In the end it was Stella who opened the first drawer. I leaned on Jamie as she unlocked it. We collectively held our breath as she slid out the tray, and collectively sighed when it turned out to be empty. Every nerve in my body felt raw and exposed as she unlocked drawer after drawer, each of them empty, until one wasn’t.

A sheet covered a shapeless mass. No, not shapeless. Body-shaped. Person-shaped.

Stella didn’t reach for it, so I broke away from Jamie, using the wall to support myself. I slid the sheet off and found Adam. Dick-Adam. Whom I could have saved, maybe, but had chosen not to. And now he was here, and dead, like Kells and Wayne and everyone else I’d hated.

But not Noah. Not Noah.

13

WE SLEPT BY THE WATER. The beach was half sand, half mud and was littered with jagged shells and tree roots, but I felt more dead than tired, so I stuffed Noah’s bag under my head and crashed anyway.

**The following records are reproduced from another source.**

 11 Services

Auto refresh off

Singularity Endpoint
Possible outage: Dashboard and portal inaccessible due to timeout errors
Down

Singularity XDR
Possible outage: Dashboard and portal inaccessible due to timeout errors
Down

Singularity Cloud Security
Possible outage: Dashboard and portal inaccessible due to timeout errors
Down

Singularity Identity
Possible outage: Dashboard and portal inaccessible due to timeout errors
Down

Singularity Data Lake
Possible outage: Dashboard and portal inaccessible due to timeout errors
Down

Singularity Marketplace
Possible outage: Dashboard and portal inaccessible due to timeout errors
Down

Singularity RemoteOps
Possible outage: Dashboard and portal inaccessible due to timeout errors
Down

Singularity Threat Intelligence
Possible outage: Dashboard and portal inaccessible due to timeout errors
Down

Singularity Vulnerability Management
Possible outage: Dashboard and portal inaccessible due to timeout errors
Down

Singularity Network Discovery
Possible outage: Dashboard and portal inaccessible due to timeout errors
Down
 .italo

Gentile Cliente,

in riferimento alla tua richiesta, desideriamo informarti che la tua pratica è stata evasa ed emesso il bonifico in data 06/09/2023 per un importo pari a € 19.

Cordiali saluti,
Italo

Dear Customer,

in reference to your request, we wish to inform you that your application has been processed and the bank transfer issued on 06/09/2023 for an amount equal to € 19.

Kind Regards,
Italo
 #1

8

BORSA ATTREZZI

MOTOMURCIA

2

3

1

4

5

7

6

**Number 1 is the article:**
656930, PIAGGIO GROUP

The feeling came back into my legs in a trickle, not a wave. When I woke up, my muscles ached with soreness, my mouth tasted spoiled, and my stomach hurt. I was itchy and filthy and miserable, but when the sun peeked through the trees and I realized that I could stare at it, bask in it, worship it if I wanted to, my mouth curved into a smile. I was free.

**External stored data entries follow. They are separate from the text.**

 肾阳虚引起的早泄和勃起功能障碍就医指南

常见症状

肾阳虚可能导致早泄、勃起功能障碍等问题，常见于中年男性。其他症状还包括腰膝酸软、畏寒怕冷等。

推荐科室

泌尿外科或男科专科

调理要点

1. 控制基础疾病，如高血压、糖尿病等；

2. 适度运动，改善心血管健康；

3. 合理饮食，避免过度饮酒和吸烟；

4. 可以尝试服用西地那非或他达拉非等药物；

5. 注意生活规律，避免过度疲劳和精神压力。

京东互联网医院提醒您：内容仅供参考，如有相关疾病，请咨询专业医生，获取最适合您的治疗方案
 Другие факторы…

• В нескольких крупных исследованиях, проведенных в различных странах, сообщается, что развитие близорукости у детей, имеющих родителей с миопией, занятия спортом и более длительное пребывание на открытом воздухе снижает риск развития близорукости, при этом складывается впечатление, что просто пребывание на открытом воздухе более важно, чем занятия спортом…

Jamie and Stella were still sleeping. Mist crept up from the gray ocean onto the beach, reaching for their feet, clinging to the tall sea grass. I stood quietly, weak-kneed but able to walk on my own. Seagulls picked over something on the shore. They scattered at my approach.

My papery hospital gown was crusted with blood and sand and dirt. I had no clothes, so I brought Noah’s bag with me, figuring I’d wash myself off in the ocean and change into something of his. But my hand froze on the zipper.

I didn’t know if I could keep it together if I opened his bag and smelled his scent and felt the fabric that had touched his skin. I knew he was alive—knew it—but he wasn’t here.